When you schedule a job there can only be one job doing one task. However, there will be times where you need to perform the same operation on a lot of objects. To do this, use a ParallelFor job type, which inherits from IJobParallelFor
.
A ParallelFor job uses a NativeArray
of data to act on as its data source. ParallelFor jobs run across multiple CPU cores. There’s one job per core, with each handling a subset of the workload.
IJobParallelFor
behaves like IJob
, but instead of a single Execute
method, it invokes the Execute
method once per item in the data source. There’s also an integer parameter index in the Execute
method, which you can use to access and operate on a single element of the data source within the job implementation.
The following is an example of a ParallelFor job definition:
struct IncrementByDeltaTimeJob: IJobParallelFor
{
public NativeArray<float> values;
public float deltaTime;
public void Execute (int index)
{
float temp = values[index];
temp += deltaTime;
values[index] = temp;
}
}
To schedule a ParallelFor
job, you must specify the length of the NativeArray
data source that you want to split. The job system doesn’t know which NativeArray
you want to use as the data source if there are several in the struct. The length also tells the job system how many Execute
methods to expect.
In Unity’s native code, the scheduling of ParallelFor
jobs is more complicated. When Unity schedules a ParallelFor
job, the job system divides the work into batches to distribute between cores. Each batch contains a subset of Execute
methods. The job system then schedules one job in Unity’s native job system per CPU core and passes that native job to the batches to complete.
When a native job completes its batches before others, it steals remaining batches from the other native jobs. It only steals half of a native job’s remaining batches at a time, to ensure cache locality.

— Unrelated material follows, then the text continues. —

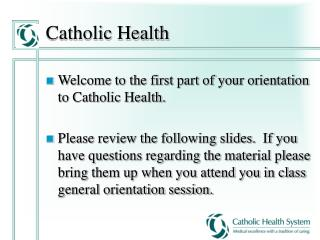 Catholic Health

To optimize the process, you need to specify a batch count. The batch count controls how many jobs you get, and how fine-grained the redistribution of work between threads is. Having a low batch count, such as 1, gives you an even distribution of work between threads. However, it comes with some overhead, so sometimes it’s better to increase the batch count. Starting at 1 and increasing the batch count until there are negligible performance gains is a good strategy.
The following is an example of scheduling a ParallelFor job
Job code:
// Job adding two floating point values together
public struct MyParallelJob : IJobParallelFor
{
[ReadOnly]
public NativeArray<float> a;
[ReadOnly]
public NativeArray<float> b;
public NativeArray<float> result;
public void Execute(int i)
{
result[i] = a[i] + b[i];
}
}
Main thread code:
NativeArray<float> a = new NativeArray<float>(2, Allocator.TempJob);
NativeArray<float> b = new NativeArray<float>(2, Allocator.TempJob);
NativeArray<float> result = new NativeArray<float>(2, Allocator.TempJob);
a[0] = 1.1;
b[0] = 2.2;
a[1] = 3.3;
b[1] = 4.4;
MyParallelJob jobData = new MyParallelJob();
jobData.a = a;
jobData.b = b;
jobData.result = result;
// Schedule the job with one Execute per index in the results array and only 1 item per processing batch
JobHandle handle = jobData.Schedule(result.Length, 1);
// Wait for the job to complete
handle.Complete();
// Free the memory allocated by the arrays
a.Dispose();
b.Dispose();
result.Dispose();
A ParallelForTransform
job is another type of ParallelFor
job designed specifically for operating on Transforms. It’s useful for working on Transform operations from jobs efficiently. For more information, see the ParallelForTransform API documentation.